Lotte van Dillen has been awarded a NWO funding for a research project in collaboration with Wilhelm Hofmann of the University of Cologne and Henk van Steenbergen of Leiden University about hedonic compensation.

The research proposal of social and organisational psychologist Van Dillen underwent a peer review process and was then assessed by a panel of international academics experts. The project will be funded with 550.000 euros for research up to three years in collaboration with the German social psychologist Hofmann and the Leiden cognitive psychologist Van Steenbergen.  Funding has come from the Open Research Area for the Social Sciences (ORA), a European scheme in which the Netherlands Organisation for Scientific Research (NWO) participates. 

Work Hard, Play Hard

Neuropsychological Correlates and Behavioral Implications of Hedonic Compensation.
Lotte van Dillen, Leiden University (NL); Wilhelm Hofmann, Cologne University (D); Henk van Steenbergen, Leiden University (NL)
Fourteen Dutch Researchers Funded for Collaborative Projects across Europe and Japan

Proposal

People pay less and less attention to their meals and often eat while watching TV, while driving, or while monitoring their computers. At the same time, foods and drinks have become sweeter, saltier, and fatter over the past decades. We argue that these are not independent trends. Engaging in activities requires mental capacity. This capacity is limited, leaving less room for processing of sensory information such as taste. We posit that mental load, induced by concurrent tasks or concerns, interferes with reward processing from consumption. Because people strive to obtain pleasure from the goods they consume, they employ compensatory behaviors to up-regulate hedonic value. We advance a new framework to understand this phenomenon, which we label hedonic compensation.
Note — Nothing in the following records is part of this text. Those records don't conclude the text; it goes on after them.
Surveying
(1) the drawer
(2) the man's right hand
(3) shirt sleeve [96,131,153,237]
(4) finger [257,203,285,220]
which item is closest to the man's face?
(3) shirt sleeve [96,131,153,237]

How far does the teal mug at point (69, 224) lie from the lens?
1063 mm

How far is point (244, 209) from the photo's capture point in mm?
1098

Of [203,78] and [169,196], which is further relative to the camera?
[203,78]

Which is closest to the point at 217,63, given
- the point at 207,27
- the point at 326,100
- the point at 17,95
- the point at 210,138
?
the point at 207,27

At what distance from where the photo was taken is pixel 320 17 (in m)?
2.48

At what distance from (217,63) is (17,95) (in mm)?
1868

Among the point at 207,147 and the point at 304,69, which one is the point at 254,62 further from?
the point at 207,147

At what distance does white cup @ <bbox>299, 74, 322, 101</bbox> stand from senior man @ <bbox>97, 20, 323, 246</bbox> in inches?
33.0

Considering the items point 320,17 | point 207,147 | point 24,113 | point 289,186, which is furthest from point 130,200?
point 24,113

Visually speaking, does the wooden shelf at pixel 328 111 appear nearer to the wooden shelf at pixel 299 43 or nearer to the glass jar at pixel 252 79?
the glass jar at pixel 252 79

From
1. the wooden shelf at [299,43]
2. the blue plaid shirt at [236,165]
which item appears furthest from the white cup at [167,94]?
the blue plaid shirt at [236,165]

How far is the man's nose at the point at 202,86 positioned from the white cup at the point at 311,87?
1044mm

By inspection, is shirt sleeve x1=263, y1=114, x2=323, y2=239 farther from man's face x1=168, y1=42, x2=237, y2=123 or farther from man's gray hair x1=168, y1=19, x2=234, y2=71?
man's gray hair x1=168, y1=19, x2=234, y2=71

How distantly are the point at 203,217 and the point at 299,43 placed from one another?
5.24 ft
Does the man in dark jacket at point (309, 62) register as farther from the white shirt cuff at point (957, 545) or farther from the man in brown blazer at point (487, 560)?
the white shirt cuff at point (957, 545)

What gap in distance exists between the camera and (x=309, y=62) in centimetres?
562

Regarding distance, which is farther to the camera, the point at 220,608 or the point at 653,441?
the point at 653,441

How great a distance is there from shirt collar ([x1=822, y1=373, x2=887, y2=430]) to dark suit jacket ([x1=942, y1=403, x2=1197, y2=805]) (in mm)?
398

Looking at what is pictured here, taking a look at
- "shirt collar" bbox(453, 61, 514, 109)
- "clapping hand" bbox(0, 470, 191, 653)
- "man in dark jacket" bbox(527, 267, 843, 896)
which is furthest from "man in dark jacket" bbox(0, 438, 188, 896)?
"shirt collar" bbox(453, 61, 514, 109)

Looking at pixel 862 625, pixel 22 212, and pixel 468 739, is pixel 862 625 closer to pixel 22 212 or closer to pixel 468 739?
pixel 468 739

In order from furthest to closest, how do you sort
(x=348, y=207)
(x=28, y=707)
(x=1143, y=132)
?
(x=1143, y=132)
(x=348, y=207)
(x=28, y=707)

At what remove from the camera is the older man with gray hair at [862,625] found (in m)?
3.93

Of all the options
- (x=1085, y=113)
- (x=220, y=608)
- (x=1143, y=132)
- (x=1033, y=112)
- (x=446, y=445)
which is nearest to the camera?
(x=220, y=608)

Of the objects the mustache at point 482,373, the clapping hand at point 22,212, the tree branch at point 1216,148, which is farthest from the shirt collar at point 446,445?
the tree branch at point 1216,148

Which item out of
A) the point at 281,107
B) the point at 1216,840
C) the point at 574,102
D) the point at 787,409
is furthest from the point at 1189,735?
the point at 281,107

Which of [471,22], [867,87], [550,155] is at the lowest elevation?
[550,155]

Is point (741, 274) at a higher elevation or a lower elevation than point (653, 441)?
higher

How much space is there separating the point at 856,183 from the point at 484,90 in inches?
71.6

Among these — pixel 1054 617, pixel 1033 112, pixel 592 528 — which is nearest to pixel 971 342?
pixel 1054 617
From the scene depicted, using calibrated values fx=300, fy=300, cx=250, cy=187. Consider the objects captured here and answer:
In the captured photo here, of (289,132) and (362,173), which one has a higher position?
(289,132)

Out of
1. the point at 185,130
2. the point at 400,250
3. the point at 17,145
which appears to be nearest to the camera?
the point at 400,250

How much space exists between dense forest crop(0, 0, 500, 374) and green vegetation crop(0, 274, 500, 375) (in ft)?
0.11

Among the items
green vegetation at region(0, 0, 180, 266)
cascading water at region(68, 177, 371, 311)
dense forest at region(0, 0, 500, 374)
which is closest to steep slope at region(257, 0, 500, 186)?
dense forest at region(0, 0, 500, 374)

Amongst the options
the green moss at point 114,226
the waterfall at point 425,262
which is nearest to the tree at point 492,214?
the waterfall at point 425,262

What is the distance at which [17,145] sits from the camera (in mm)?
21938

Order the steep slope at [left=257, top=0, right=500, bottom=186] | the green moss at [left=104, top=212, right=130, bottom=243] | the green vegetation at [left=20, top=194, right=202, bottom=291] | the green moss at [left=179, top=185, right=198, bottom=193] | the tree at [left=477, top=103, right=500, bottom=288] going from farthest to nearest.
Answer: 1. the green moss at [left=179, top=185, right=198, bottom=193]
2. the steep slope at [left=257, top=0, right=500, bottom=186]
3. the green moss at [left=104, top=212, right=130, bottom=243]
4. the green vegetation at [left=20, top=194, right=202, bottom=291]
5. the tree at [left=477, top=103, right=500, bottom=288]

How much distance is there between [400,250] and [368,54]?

We will integrate lab-based behavioral neuroscience experiments with experience sampling studies in the field. By linking neural reward responses to sweet substances with consumption, we examine how reduced hedonic processing under mental load leads to compensation. By extending our findings to other consumption domains, and to the real world, we study the general nature of hedonic compensation. In our project, we combine the expertise of two research labs to gain more insight in the relationship between mental capacity, hedonic experience, and consumption, and in the problems resulting from an imbalance between these factors. This, in turn, may lead to new tools to help people live a fulfilling and healthy life.